### WHAT YOU NEED TO DO
Locate the line containing "In this visual, is", then please write out that line and all the lines below it in the entries exactly.
----- DATA SHOWN
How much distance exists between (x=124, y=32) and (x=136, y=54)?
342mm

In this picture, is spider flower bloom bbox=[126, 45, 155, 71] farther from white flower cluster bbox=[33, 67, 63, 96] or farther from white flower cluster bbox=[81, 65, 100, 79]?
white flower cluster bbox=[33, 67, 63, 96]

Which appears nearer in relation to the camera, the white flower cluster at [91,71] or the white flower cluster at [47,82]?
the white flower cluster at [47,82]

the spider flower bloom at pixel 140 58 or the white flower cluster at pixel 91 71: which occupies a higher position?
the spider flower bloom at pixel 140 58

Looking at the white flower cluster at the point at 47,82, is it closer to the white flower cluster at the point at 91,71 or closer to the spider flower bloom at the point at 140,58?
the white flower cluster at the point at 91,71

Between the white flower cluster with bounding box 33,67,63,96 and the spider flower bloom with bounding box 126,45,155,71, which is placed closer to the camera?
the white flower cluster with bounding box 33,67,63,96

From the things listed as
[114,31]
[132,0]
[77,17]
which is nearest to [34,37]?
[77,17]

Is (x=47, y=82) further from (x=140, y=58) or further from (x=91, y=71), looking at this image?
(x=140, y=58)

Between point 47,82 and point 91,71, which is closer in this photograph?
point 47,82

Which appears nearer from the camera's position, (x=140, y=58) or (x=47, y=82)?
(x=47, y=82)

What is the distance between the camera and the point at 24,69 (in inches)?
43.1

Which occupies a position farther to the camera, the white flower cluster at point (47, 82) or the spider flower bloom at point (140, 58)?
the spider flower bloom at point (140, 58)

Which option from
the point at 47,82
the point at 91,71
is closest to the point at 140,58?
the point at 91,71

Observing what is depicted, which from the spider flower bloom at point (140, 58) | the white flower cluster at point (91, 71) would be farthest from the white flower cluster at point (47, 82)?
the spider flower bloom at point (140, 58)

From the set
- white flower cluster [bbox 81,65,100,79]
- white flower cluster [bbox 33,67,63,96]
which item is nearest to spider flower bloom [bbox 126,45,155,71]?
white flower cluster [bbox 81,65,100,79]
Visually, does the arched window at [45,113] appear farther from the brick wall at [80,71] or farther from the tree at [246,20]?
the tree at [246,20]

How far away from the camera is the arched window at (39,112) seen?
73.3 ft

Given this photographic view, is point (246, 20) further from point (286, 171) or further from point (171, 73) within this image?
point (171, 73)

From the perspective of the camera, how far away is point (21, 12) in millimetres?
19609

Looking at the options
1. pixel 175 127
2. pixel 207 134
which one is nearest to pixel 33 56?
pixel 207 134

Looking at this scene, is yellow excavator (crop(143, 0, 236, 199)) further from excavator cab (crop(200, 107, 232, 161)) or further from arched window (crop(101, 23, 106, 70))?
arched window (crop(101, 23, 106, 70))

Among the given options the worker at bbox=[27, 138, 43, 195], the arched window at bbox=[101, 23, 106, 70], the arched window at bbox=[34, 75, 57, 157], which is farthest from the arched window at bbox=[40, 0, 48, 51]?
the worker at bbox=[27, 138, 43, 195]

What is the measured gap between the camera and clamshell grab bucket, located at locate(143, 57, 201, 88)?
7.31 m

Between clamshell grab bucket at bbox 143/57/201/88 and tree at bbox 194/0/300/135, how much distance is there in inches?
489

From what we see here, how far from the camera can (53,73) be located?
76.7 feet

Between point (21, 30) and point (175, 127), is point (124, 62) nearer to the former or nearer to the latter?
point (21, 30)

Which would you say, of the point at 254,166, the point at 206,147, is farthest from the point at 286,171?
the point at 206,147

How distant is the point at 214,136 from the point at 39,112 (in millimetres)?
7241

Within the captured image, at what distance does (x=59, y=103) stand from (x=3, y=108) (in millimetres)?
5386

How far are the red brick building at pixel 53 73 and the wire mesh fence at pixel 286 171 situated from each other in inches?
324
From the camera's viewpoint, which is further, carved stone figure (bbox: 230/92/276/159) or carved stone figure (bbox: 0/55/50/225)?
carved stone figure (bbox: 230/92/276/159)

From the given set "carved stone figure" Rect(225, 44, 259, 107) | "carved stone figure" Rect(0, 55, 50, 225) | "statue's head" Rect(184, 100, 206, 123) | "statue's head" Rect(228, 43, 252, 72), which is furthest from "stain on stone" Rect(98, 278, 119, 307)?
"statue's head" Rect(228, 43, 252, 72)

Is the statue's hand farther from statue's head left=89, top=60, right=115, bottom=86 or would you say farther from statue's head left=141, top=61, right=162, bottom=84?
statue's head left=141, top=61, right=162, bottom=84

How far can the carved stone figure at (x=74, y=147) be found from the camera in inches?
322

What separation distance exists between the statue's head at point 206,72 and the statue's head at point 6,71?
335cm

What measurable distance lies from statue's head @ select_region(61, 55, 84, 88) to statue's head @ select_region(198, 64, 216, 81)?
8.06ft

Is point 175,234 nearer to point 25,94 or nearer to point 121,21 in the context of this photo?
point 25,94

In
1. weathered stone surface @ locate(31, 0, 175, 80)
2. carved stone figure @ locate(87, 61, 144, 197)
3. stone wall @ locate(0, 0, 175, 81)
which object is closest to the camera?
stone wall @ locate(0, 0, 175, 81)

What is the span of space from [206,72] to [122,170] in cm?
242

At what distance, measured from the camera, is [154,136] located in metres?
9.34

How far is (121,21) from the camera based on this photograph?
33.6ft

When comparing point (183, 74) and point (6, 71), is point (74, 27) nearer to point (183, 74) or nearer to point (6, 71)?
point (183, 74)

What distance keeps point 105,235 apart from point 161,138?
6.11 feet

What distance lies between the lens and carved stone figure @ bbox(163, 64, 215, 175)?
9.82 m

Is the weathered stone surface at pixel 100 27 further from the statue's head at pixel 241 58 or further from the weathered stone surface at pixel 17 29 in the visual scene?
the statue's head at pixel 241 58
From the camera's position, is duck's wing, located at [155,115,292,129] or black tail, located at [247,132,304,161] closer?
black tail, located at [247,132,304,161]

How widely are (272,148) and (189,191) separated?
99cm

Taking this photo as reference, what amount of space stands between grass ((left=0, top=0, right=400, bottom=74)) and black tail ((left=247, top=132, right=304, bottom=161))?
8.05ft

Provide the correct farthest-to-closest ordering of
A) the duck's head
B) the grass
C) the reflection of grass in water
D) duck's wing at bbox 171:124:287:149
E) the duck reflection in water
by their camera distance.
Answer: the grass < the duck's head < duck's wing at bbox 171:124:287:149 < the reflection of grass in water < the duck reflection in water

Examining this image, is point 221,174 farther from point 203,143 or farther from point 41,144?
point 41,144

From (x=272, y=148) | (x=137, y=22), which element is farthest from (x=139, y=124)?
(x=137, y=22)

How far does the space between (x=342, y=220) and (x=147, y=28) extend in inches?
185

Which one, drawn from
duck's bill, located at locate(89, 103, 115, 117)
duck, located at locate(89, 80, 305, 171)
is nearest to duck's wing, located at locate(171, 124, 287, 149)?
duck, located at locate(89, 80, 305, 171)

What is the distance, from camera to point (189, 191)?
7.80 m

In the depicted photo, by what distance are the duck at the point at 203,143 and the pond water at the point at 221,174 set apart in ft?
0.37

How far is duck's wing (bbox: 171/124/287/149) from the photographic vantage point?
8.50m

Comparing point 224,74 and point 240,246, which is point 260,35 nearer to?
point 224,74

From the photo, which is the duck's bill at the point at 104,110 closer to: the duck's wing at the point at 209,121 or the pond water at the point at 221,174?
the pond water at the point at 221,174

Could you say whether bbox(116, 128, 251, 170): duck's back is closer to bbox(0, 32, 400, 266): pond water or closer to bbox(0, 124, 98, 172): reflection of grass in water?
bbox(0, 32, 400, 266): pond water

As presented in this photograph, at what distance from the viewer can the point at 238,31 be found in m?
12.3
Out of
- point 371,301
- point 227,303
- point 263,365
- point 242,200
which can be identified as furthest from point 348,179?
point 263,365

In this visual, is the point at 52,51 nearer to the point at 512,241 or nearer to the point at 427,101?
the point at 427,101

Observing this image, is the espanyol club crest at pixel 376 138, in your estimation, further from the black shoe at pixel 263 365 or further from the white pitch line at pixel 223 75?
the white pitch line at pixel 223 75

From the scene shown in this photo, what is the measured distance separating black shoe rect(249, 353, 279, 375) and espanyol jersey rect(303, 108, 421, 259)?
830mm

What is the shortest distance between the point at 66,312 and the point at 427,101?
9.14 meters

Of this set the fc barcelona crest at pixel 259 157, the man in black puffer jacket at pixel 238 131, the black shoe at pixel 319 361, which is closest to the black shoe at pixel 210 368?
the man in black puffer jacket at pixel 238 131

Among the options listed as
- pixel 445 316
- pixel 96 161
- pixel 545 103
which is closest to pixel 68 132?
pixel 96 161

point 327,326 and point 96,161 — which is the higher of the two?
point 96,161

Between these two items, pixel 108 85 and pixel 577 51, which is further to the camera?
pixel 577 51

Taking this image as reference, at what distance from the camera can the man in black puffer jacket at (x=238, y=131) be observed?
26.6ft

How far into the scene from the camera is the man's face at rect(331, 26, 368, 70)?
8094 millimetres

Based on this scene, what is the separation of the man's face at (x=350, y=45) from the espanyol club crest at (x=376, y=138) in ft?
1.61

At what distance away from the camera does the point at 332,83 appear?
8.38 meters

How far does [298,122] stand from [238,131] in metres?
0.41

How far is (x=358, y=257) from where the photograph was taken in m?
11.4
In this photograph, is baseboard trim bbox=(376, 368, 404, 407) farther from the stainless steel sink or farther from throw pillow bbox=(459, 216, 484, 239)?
----------
### THE OUTPUT
In this visual, is the point at 52,51 nearer to the point at 512,241 or nearer to the point at 427,101?
the point at 427,101

Observing this image, is the espanyol club crest at pixel 376 138, in your estimation, further from the black shoe at pixel 263 365 or further from the white pitch line at pixel 223 75?
the white pitch line at pixel 223 75

From the scene shown in this photo, what is the measured distance separating black shoe rect(249, 353, 279, 375) and espanyol jersey rect(303, 108, 421, 259)?
830mm

What is the shortest distance between the point at 66,312 and the point at 427,101?
9.14 meters

Of this set the fc barcelona crest at pixel 259 157, the man in black puffer jacket at pixel 238 131, the black shoe at pixel 319 361, which is closest to the black shoe at pixel 210 368?
the man in black puffer jacket at pixel 238 131

Among the options listed as
- pixel 445 316
- pixel 96 161
- pixel 545 103
which is closest to pixel 68 132?
pixel 96 161

point 327,326 and point 96,161 — which is the higher of the two?
point 96,161

Between these two items, pixel 108 85 and pixel 577 51, which is further to the camera?
pixel 577 51

Taking this image as reference, at what distance from the camera can the man in black puffer jacket at (x=238, y=131) be observed?
26.6ft

How far into the scene from the camera is the man's face at rect(331, 26, 368, 70)?
8094 millimetres

Based on this scene, what is the separation of the man's face at (x=350, y=45) from the espanyol club crest at (x=376, y=138) in ft?
1.61

At what distance away from the camera does the point at 332,83 appear?
8.38 meters

How far does [298,122] stand from [238,131] in metres?
0.41

How far is (x=358, y=257) from where the photograph was taken in m?
11.4
In this photograph, is baseboard trim bbox=(376, 368, 404, 407) farther from the stainless steel sink or farther from throw pillow bbox=(459, 216, 484, 239)?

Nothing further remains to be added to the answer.